-- SUPPLIED PASSAGE --

....................

Page 44 Studios
- Company type: Subsidiary of Zynga
- Founded: 1998
- Defunct: 2011; 15 years ago
- Fate: Closed
- Headquarters: San Francisco, California, U.S.
- Key people: Steven Apour; (General Manager); Denis Fung; (Director of Development); Tom Shoenhair; (SVP);
- Products: Tony Hawk's Project 8 Tony Hawk's Proving Ground
- Number of employees: 60
- Parent: Zynga (2011)

= Page 44 Studios =

American video game developer

Page 44 Studios was an American video game developer based in San Francisco, California. It was founded in 1998 by General Manager Steven Apour and Director of Development Denis Fung. It was also named after its original office location at 44 Page Street in San Francisco. Page 44 Studios worked with several video game publishers such as 2D Boy, Disney Interactive Studios, THQ, Electronic Arts, Sony Computer Entertainment, and Activision. In September 2011, the company was acquired by the mobile division of Zynga. At Zynga, Page 44 Studios created the Party Place game for Android/iOS, and a few other prototypes.

....................

-- SOURCE EXCERPT --
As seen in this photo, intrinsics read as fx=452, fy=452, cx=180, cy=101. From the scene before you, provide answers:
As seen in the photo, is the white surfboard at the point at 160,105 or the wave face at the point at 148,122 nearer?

....................

-- REQUIREMENTS --
A – Return the part of the Page 44 Studios text between "- Key people: Steven" and "Parent: Zynga (2011)", inclusive, copied word for word.
B – In the Page 44 Studios text, what was the studio named after?

-- THE ANSWERS --
A –
- Key people: Steven Apour; (General Manager); Denis Fung; (Director of Development); Tom Shoenhair; (SVP);
- Products: Tony Hawk's Project 8 Tony Hawk's Proving Ground
- Number of employees: 60
- Parent: Zynga (2011)

B – Its original office location at 44 Page Street in San Francisco.